#### [Action item]
Go over the lines below, and when one contains the word "United", copy it.

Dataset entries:
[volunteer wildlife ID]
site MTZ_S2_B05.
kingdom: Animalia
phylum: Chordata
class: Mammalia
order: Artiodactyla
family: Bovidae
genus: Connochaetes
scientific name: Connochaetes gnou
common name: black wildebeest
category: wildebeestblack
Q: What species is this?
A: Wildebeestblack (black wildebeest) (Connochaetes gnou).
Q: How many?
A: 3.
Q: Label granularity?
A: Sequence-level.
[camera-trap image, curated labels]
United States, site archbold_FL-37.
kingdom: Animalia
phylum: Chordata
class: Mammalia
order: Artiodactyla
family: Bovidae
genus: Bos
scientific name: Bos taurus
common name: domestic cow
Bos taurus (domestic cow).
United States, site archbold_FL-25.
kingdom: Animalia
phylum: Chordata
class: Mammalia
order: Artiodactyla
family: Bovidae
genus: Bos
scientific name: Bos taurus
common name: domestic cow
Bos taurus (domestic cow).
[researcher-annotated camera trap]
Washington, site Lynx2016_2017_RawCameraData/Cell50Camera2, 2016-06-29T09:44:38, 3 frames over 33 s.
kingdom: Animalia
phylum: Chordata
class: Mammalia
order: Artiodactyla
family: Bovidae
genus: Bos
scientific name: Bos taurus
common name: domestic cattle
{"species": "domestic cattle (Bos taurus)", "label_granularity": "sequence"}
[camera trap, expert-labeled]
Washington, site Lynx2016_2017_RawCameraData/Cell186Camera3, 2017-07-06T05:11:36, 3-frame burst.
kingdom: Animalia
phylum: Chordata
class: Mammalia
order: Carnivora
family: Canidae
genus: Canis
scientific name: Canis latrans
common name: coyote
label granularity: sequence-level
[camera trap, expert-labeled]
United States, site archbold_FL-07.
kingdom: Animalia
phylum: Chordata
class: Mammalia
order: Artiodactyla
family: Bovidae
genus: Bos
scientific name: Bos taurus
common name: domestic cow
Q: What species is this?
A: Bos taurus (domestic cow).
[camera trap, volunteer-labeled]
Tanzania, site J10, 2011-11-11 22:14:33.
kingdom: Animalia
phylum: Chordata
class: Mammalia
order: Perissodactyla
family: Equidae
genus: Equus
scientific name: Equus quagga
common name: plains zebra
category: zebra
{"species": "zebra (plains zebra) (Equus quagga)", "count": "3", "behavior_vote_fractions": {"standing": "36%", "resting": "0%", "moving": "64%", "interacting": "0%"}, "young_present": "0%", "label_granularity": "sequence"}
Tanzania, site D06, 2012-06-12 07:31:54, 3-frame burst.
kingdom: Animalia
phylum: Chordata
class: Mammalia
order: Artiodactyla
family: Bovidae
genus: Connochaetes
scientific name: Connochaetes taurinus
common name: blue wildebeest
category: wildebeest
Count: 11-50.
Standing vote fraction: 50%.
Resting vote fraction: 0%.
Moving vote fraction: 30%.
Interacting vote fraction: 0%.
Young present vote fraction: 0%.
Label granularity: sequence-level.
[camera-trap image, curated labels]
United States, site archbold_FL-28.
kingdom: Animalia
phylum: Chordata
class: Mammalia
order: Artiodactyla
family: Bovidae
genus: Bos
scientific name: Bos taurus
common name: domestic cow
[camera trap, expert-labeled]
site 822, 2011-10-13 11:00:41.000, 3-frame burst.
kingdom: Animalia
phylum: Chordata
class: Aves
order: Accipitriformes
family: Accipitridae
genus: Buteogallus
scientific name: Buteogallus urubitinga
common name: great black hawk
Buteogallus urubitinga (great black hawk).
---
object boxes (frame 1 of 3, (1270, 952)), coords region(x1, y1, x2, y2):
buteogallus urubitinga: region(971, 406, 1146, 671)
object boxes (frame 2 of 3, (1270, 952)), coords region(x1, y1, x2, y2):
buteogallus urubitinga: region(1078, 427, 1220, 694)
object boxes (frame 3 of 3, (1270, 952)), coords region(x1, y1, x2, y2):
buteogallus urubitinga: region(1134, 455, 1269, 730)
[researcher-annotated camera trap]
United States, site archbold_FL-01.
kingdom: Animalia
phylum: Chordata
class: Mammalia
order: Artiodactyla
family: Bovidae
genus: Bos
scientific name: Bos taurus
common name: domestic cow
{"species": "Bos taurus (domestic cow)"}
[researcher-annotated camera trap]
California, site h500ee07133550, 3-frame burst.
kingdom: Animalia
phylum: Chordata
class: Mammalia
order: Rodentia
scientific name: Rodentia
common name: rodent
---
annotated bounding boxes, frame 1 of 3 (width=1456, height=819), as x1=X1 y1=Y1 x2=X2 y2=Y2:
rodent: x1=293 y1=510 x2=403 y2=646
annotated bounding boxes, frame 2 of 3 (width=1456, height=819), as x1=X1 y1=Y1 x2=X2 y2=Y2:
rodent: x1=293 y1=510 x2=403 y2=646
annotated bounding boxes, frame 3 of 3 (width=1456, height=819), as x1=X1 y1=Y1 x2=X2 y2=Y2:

#### [Result below]
United States, site archbold_FL-37.
United States, site archbold_FL-25.
United States, site archbold_FL-07.
United States, site archbold_FL-28.
United States, site archbold_FL-01.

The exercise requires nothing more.